How long have you had the car? It sounds like you just need more SMG practice. You have to give it more gas initially to avoid the bucking, once the bucking starts you are SOL and lifting is your only option. Get in any manual tranny car and let the clutch out without giving it enough gas and see what happens.

IF I use auto-mode (rarely, very rarely) I keep it in mode 1 or 2 to smooth out the shifts. 

I don't have a vert, but are there rubber seals that you could lube?


----------



## cchan (Sep 19, 2002)

One other option I use to stop the bucking is to manually upshift a gear. SMG will disconnect the clutch to upshift, allowing the car to calm down.


----------



## Ajax (Feb 1, 2002)

carter said:


> My M3 SMG is punishing me in the automatic mode. If I am in traffic and in auto it will start lurching/ hopping violently in 2nd & 3rd. The only way to stop it is to totally lett off of the gas- if I press the gas down harder it just continues to 'shake me like a polaroid picture'. It's unbearable. I took it to the dealer 2 times and each time they tell me there's nothing wrong & it's supposed to do this. Also my convertible top squeaks & rattles like crazy & they tell me that's normal, too. I called BMW & they agree that the car should be doing all of these things. All I can think is- did I get ripped off or what? I want my Corvette back!


Quite normal for SMG. Advice:

Don't drive in Auto modes if you don't have to. THe ride is much smoother in the sequential modes.

Once you're trapped in that throttle "feedback" loop, you're only escape is to lift off the gas or upshift. However, if you're only in 1st, chances are it will do it again in 2nd. This only happens to me if I'm in Sport mode. If I'm in 2nd in Sport, I'll just upshift...If I'm in first, I lift off and disengage Sport, then upshift. Complicated..but oh well...

I have never ridden in a QUIET vert....they all rattle to some extent.


----------



## carter (Nov 10, 2004)

I have been driving it in the manual mode only- it still does it. It did it to me yesterday and I was driving it really hard- I was in 2nd everything was fine and then it started doing it again.  
I wish I had gone with the manual now, at least I would actually be in control of the car. 

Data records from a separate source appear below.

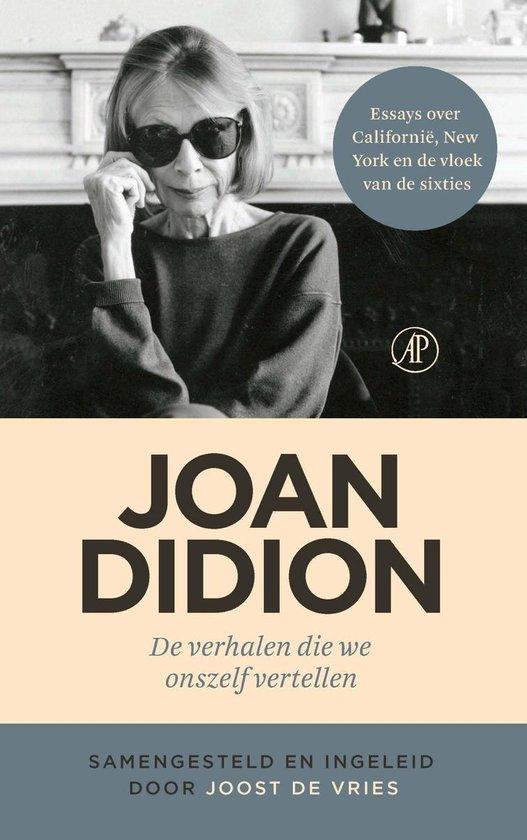 De verhalen die we onszelf vertellen - Joan Didion |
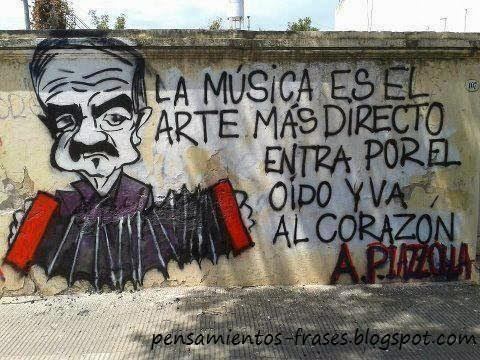 frases de Astor Piazzola
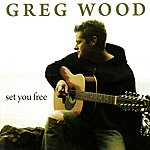 Greg Wood Set You Free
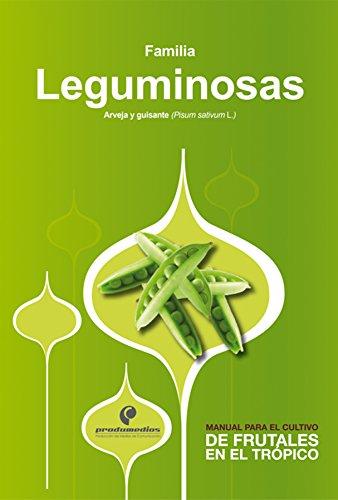 Manual para el cultivo de hortalizas. Familia Leguminosas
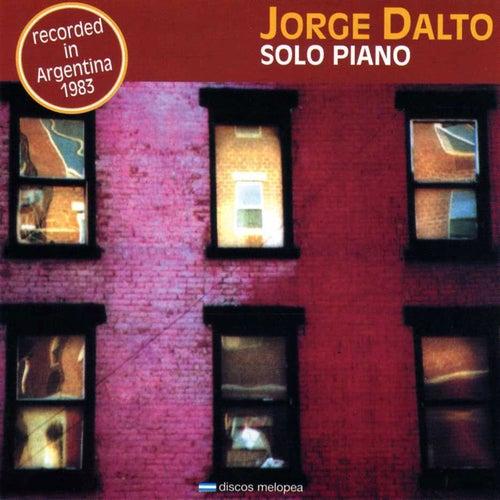 Solo Piano (Grabado en Vivo en Argentina 1983) by Jorge Dalto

As for the top- all I can say is that I have a Saab convertible with 30k on it and not one noise from the top no matter how rough the road....


----------



## DINANISR3 (Aug 16, 2002)

Do 04's already come with the latest SMG software? I know all the recalled S54's that are SMG also got a SMG software update with the bearing recall. Maybe your software is not up to date and needs to be updated? :dunno:


----------



## Cowboy Bebop (May 17, 2003)

uh terry, S is S in either version of the SMGll, it is A or D in the two versions.
both of which are auto modes and all but worthless!


----------



## carter (Nov 10, 2004)

It's been to the dealer twice recently. I know they told me that there is an SMG update and I suppose that means they did it. Nothing seems to be fixing the problem, though. 

I understand how it can happen in the 'automatic' mode but I don't understand why is happens when I am shifting manually.


----------



## carter (Nov 10, 2004)

And another thing- doesn't this whole issue make anyone else think what I'm thinking...considering how much we paid for these cars, and the BMW reputation for amazing engineering- should we be having these issues at all? Just seems like we should be able to use the Sport mode without having our dentures knocked out.....


----------



## Pinecone (Apr 3, 2002)

If it is doing it in S mode, then you are being jerky on the throttle. Are you running in Sport mode? If so this makes things much worse. Work on your throttle technique.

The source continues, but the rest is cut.